Former Hostgator Employee Charged for Planting Backdoor on 2,700 Servers
Police apprehended 29-year-old Eric Gunnar Gisse of San Antonio, Texas and charged him with rooting 2,700 servers of his former employer, Hostgator. Gisse, a medium-level administrator, is believed to have installed the Trojan with the intent of remotely accessing all the rooted servers at will.
Prosecutors with the district attorney’s office of Harris County in Texas accused Gisse of felony breach of computer security. Hostgator COO Patrick Pelanne told ArsTechnica that company officials came across the backdoor-type software immediately after the Gisse’s dismissal. They discovered that Gisse had access to sensitive information directly from customers’ websites, but they found no evidence he used it. “He did not access customer content,” Pelanne told Ars. “We caught it well before he had any chance to do any of that.”

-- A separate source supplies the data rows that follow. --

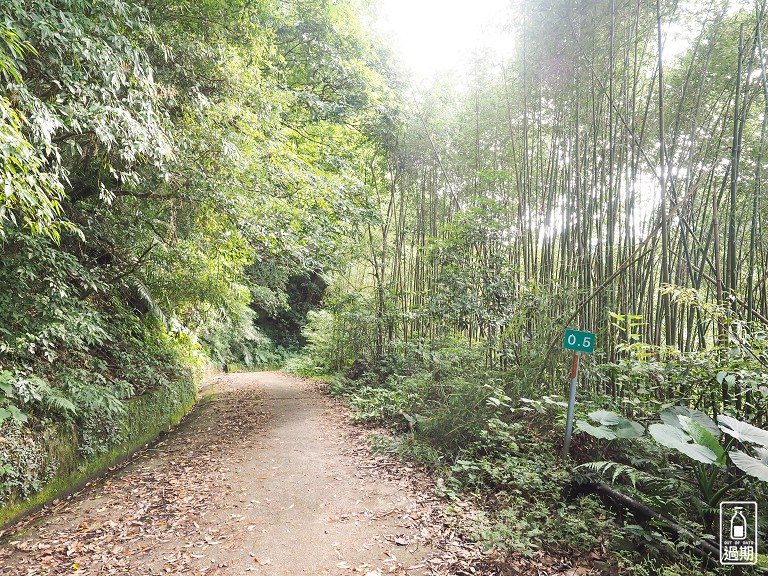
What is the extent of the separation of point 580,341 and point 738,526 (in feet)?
4.01

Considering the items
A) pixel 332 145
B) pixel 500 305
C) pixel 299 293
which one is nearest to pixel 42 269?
pixel 500 305

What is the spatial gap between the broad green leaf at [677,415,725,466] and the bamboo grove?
357 mm

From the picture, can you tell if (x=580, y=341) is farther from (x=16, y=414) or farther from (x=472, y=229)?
(x=16, y=414)

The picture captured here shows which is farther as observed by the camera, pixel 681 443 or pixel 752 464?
pixel 681 443

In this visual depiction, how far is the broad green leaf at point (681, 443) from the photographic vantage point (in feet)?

Apparently Gisse went to great lengths to camouflage the backdoor (he named pcre) as a UNIX administration tool to hide it from his colleagues and supervisors. He also modified two network diagnostic tools ps and netstat used by admins to list all running applications and network connections.
Gisse attempted to penetrate the Apache Web server systems with the help of a Hostgator digital SSH key he managed to transfer to one of the systems he was in charge of while he was working for Hostgator, sometime between September 2011 and February 2012. Then he used that system to access the Hostgator network, but there was no evidence that he reached any customer data.